“TERAPIA PICTÓRICA”, relato para el grupo "Mini cuentos"

Una cara hundida en la tristeza despedía el reflejo del escaparate. Un artista sumido en la desidia, sin ganas de volver a la pintura debido a la frustrante carrera, de alguien cuyas ilusiones se hallaban despedazadas, en estado crítico.
    La tentación de la escandalera de romper telas, tirar el caballete y verter las pinturas, insistía como idea dentro de su persistente desazón, que daba pasos aproximándose a la ira, pero Maceo Mendes no gustaba de las excentricidades y no consentía dejarse llevar por un arrebato paranoico en contra del mundo. Para no caer en el estereotipo del virtuoso amargado e incomprendido, apretó los dientes, amarró el bozal y contuvo la rabia hasta disuadirla.
    La meditación en el estudio fue un monólogo silencioso donde se debatía la desobediencia entre dos capitanías con reconocida autoridad: cabeza y corazón. El duelo se zanjó con tablas. 
    Para poner en práctica la resolución, Maceo preparó los botes de pintura acrílica y diversas combinaciones, un juego de pinceles y se anudó un trapo con evocaciones a aguarrás, el antifaz con el que iba a perpetrar esa nueva creación. Pretencioso, sí, descabellado y presuntuoso también, pero esas son características aceptables dentro del comportamiento artístico, así que iba a pintar mirando hacia su interior, un viaje a los sentimientos, privado de la vista para no estar condicionado. La expresividad con carta blanca.
    Sin pausa ni elementos de distracción, la tarde devoró la noche y en esas horas de sueños interrumpidos, Maceo resopló bajando la barbilla, con ese gesto de complacencia e innegable extenuación, del tenista que ha ganado un partido maratoniano.
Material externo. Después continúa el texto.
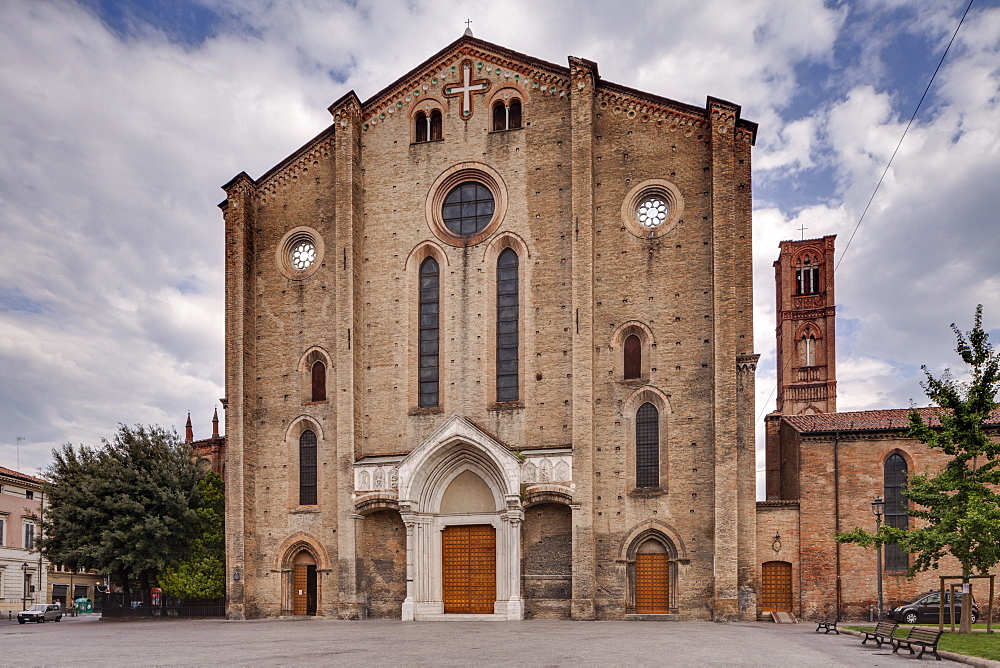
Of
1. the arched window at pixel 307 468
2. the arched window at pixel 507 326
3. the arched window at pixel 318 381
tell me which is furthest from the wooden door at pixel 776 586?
the arched window at pixel 318 381

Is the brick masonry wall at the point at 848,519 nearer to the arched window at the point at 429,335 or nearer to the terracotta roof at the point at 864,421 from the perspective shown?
the terracotta roof at the point at 864,421

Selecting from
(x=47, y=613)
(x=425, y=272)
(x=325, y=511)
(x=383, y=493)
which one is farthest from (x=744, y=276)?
(x=47, y=613)

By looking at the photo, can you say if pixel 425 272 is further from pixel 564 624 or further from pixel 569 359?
pixel 564 624

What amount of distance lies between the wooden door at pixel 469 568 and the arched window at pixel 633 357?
7.16m

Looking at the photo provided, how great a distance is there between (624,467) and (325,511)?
10854 millimetres

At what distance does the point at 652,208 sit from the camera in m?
29.4

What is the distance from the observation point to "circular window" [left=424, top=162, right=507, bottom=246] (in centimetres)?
3092

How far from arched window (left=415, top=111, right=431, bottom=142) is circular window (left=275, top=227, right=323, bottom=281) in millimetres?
5411

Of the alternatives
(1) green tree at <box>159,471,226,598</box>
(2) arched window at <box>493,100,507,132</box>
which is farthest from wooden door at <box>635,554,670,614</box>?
(1) green tree at <box>159,471,226,598</box>

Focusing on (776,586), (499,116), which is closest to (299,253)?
(499,116)

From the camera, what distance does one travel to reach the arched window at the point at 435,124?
32250mm

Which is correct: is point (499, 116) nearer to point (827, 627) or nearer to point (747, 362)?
point (747, 362)

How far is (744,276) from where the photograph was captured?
2820 centimetres

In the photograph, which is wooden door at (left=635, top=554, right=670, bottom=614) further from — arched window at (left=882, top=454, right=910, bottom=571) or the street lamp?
the street lamp
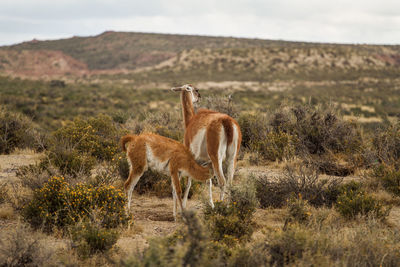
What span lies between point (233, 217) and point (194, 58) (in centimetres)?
7203

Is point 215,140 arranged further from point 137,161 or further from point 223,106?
point 223,106

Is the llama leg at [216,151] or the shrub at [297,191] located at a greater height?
the llama leg at [216,151]

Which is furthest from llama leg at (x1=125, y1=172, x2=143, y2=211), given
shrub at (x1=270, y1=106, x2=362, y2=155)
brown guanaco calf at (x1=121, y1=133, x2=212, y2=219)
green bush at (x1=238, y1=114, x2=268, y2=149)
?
green bush at (x1=238, y1=114, x2=268, y2=149)

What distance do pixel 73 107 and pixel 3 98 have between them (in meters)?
5.22

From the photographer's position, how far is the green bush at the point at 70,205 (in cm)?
571

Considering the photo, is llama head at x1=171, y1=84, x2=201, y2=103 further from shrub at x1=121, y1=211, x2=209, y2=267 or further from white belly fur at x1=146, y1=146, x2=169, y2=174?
shrub at x1=121, y1=211, x2=209, y2=267

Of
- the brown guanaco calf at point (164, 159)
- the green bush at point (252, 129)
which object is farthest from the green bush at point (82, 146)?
the green bush at point (252, 129)

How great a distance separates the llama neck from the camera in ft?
24.9

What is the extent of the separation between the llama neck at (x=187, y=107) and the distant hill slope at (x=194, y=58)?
53385 mm

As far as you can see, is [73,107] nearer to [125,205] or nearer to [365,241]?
[125,205]

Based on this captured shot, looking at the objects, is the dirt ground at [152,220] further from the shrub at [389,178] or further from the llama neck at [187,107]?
the llama neck at [187,107]

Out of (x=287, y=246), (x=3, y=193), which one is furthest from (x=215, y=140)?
(x=3, y=193)

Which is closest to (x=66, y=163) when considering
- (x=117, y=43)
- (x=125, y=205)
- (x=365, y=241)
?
(x=125, y=205)

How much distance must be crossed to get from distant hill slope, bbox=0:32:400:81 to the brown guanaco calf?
180 ft
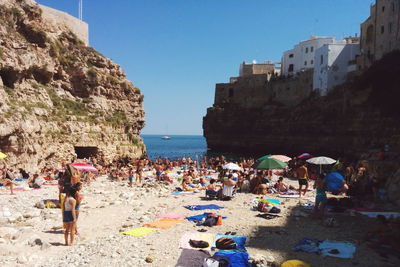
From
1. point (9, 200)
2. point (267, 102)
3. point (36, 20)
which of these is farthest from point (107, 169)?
point (267, 102)

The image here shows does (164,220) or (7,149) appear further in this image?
(7,149)

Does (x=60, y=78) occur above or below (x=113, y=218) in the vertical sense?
above

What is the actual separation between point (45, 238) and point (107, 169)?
17548 mm

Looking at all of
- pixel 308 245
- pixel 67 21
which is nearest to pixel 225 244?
pixel 308 245

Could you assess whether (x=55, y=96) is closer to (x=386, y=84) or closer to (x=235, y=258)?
(x=235, y=258)

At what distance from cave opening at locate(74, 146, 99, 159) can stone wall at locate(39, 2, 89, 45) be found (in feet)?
42.6

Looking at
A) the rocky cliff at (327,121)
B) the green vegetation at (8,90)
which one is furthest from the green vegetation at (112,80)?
the rocky cliff at (327,121)

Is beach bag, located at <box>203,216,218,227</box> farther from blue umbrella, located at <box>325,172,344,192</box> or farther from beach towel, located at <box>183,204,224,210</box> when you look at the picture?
blue umbrella, located at <box>325,172,344,192</box>

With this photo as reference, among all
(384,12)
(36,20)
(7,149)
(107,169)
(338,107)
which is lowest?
(107,169)

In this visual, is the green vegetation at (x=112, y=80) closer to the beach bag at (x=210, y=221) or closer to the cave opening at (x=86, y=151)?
the cave opening at (x=86, y=151)

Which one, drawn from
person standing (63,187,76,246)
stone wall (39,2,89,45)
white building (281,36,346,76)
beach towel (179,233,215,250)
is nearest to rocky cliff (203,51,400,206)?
beach towel (179,233,215,250)

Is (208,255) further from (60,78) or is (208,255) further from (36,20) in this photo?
(36,20)

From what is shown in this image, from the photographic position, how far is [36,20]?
28516 mm

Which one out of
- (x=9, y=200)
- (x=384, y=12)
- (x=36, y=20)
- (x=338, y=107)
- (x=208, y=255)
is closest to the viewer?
(x=208, y=255)
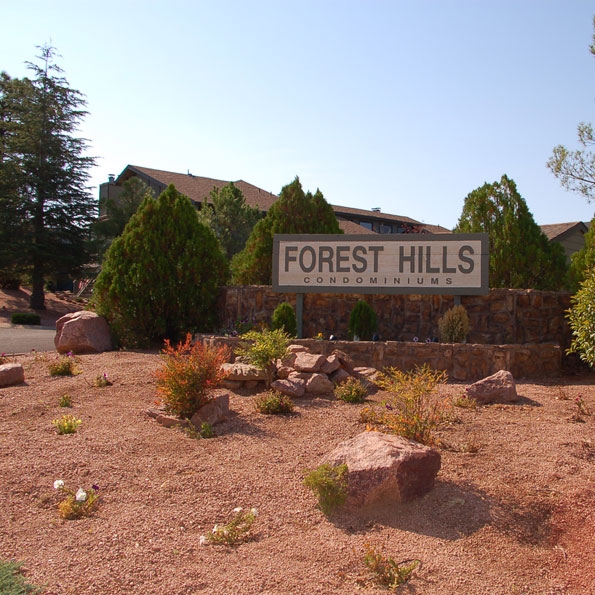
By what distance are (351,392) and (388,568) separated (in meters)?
3.81

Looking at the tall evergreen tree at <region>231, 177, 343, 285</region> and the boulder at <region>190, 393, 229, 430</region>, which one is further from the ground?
the tall evergreen tree at <region>231, 177, 343, 285</region>

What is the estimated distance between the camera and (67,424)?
6.45m

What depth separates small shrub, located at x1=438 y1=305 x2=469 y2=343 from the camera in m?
10.3

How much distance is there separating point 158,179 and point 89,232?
6.26 metres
    Venda fuera, masaje facial y estiramientos para encajar la musculatura y dar tiempo a que sus sentimientos se aposentaran, para juzgar la valoración desde la templanza. El diagnóstico de la analítica pictórica era irrefutable, en el revoltijo cromático vivaz del acrílico todavía fresco, había dibujado una cabeza almendrada como la suya, pero con rasgos difusos, rodeada por incompletas caracolas de azul intenso, entre cañones de luces verticales, el significado de su infinita ilusión. En sí, el cuadro transmitía la potencia lumínica que generan los carteles de neón de una metrópolis y enclavada en el surrealismo donde apenas se distinguen formas, era una alegoría a la vida, de alguien con la esperanza incapacitada, pero hambriento por difundir y contagiar sus sensaciones. A ciegas, siendo honrado consigo mismo, el sublime empuje creativo le había marcado un tímido rubor y un semblante alegre. 
    Transcurridos unos minutos, el pintor desvío su atención del lienzo. El bote con agua sin usar, listo para enjuagar las cerdas de los pinceles, era de un azul índigo que bordeaba el negro. Un cielo encapotado por perversas nubes de tormenta. Terapia saldada, en ese caldo se concentraba toda la adversidad de un autor que no tardaría en ser respaldado por el reconocimiento popular.